As the girls gushed about how Charlie’s fame in the music industry was just a matter of time, they didn’t look stoned, disheveled, or in any trouble. Just happy to crow about his successes.
“He’s singing with the Beach Boys and Terry Melcher, and he’s going to get a contract,” they said.
Regardless of whether a contract was ever a real possibility, Manson certainly had reason to continue pursuing his dream. In a 1968 interview in the Record Mirror—entitled “Dennis Wilson: I Live With 17 Girls”— the Beach Boys drummer said of Charlie, “When I met him I found he had great musical ideas. We’re writing together now.”
When Roger tried to press Charlie for more information, he was his typical noncommittal self. “Oh yeah, playing some gigs here and there,” he said.
While Charlie was staying in Topanga Canyon, he met up with his prison pal, music producer Phil Kaufman, who was released in March 1968 after serving five years for importing marijuana.
For a time, Kaufman was happy to partake of the sex and drugs that Charlie provided, but then he went on his way. Charlie did go see Kaufman’s friend at Universal Studios, but nothing came of it.
Dennis Wilson’s months-long episode with Charlie and the Manson Family started with his innocent meeting of two young hitchhikers named Katie and Ella Jo, whom he picked up twice in Malibu that spring.
The second time, Dennis took them back to his house and chatted with them for a few hours, sharing his recent experience with the Maharishi. In turn, they told him about their guru, Charlie Manson, who had recently gotten out of prison after twelve years. They thought Dennis should meet him.
When Dennis got home from a recording session in the wee hours that night, a man emerged from the back door to greet him. Dennis was understandably scared, so Charlie, who was in his foot-kissing period, got down and kissed Dennis’s feet.
“Do I look like I’m going to hurt you, brother?” he asked.
Dennis walked into his house to find a dozen of Charlie’s friends inside, most of them girls.
By this time, Charlie had collected small pockets of people, who were staying in different places, and were often taxied back and forth by Lynette Fromme, who served as a “den mother” of sorts for the Family. Some stayed at a place known as the “Spiral Staircase” house in Topanga Canyon, and some were at the Spahn Movie Ranch in Chatsworth.
But now that they’d found this groovy new pad in Pacific Palisades, a former hunting lodge owned by cowboy political humorist Will Rogers, Charlie started directing his people to send girls and drugs to Dennis’s house. The more he could bring to the party, the better chance he had of getting that record deal.
Catherine Share was one of those new girls. She was staying with Bobby Beausoleil at his place in LA when a man wearing a cowboy hat and a beard drove up with two young girls in a beat-up car. No one made introductions before Bobby sped away on his motorcycle, but it was clear that Catherine was supposed to get into the car with them.

Stored rows
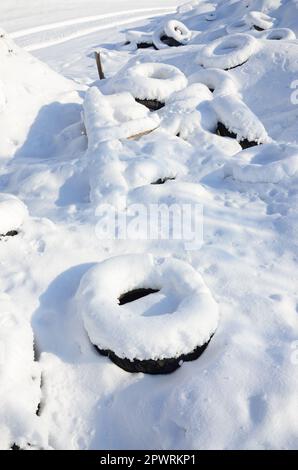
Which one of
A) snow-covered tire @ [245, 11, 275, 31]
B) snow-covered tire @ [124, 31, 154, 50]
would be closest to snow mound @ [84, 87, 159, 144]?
snow-covered tire @ [245, 11, 275, 31]

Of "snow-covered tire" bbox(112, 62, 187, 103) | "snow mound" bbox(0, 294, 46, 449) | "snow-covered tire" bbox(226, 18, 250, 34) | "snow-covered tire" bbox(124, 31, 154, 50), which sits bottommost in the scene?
"snow-covered tire" bbox(124, 31, 154, 50)

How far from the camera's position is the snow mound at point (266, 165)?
483cm

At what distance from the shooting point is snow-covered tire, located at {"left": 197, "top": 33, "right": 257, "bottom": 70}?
8812 millimetres

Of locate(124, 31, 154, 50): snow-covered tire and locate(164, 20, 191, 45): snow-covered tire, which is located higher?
locate(164, 20, 191, 45): snow-covered tire

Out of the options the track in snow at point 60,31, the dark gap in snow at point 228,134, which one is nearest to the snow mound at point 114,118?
the dark gap in snow at point 228,134

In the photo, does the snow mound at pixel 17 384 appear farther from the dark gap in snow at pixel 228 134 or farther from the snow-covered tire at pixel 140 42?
the snow-covered tire at pixel 140 42

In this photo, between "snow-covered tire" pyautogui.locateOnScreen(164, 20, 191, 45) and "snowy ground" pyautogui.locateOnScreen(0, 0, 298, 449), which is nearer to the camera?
"snowy ground" pyautogui.locateOnScreen(0, 0, 298, 449)

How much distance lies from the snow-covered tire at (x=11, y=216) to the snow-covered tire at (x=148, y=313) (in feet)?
4.04

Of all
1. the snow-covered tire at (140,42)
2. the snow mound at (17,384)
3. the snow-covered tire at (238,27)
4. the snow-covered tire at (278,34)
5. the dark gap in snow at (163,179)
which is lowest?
the snow-covered tire at (140,42)

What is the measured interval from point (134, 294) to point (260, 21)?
13.0m

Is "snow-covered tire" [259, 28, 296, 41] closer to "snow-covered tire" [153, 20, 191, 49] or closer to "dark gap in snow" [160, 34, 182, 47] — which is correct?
"snow-covered tire" [153, 20, 191, 49]

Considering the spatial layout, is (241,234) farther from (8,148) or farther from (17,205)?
(8,148)

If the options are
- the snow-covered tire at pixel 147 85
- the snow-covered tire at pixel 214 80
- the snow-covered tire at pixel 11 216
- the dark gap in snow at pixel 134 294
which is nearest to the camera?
the dark gap in snow at pixel 134 294

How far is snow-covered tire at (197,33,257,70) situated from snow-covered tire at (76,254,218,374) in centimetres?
685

Problems
**a)** In the passage about Charlie Manson, what was Phil Kaufman imprisoned for?
**b)** Print everything in the passage about Charlie Manson from "For a time, Kaufman" down to "came of it.".
**c)** Write what comes next in the passage about Charlie Manson, starting after its final sentence.
The listing is separate material, unrelated to the passage about Charlie Manson.

Exercise results
**a)** Importing marijuana.

**b)**
For a time, Kaufman was happy to partake of the sex and drugs that Charlie provided, but then he went on his way. Charlie did go see Kaufman’s friend at Universal Studios, but nothing came of it.

**c)**
The girls, who turned out to be Lynette and Ouisch, said nothing as they all drove toward a lavish house in the Palisades, where the cowboy pulled up to a security gate, punched in the security code, and drove inside the compound of wooden logs, glass, and tall eucalyptus trees.
“This is your dream, isn’t it, girl?” he asked Catherine. “Start living it.”
Inside, young, attractive people were swimming in the pool—lots of girls with bare breasts, passing joints around.
The cowboy disappeared and reemerged clean with wet hair, wearing loose yoga-style pants and a silk robe. She soon learned they were Dennis Wilson’s clothes and this was the rock star’s house. But the cowboy seemed so comfortable there, it was as if he were welcoming her into his own home.
“Hello, I’m Charlie Manson,” he said, as if they hadn’t already met.
They had sex that night, just as Charlie did with all the new girls. And once he was satisfied with his assessment, Catherine was initiated into the Family as Gypsy.
Some of Dennis’s friends were happy to join the scene with Charlie and the girls, which included groovy, psychedelic group sex sessions, facilitated with hash, LSD, and strobe lights. In a practice the Family continued at Spahn Ranch, a few men lay naked on the floor of a room full of nubile teenage girls and young women, where everyone touched and made love to whomever was nearby, regardless of gender. It was, as one female Family member described, as if they were all “like just one.”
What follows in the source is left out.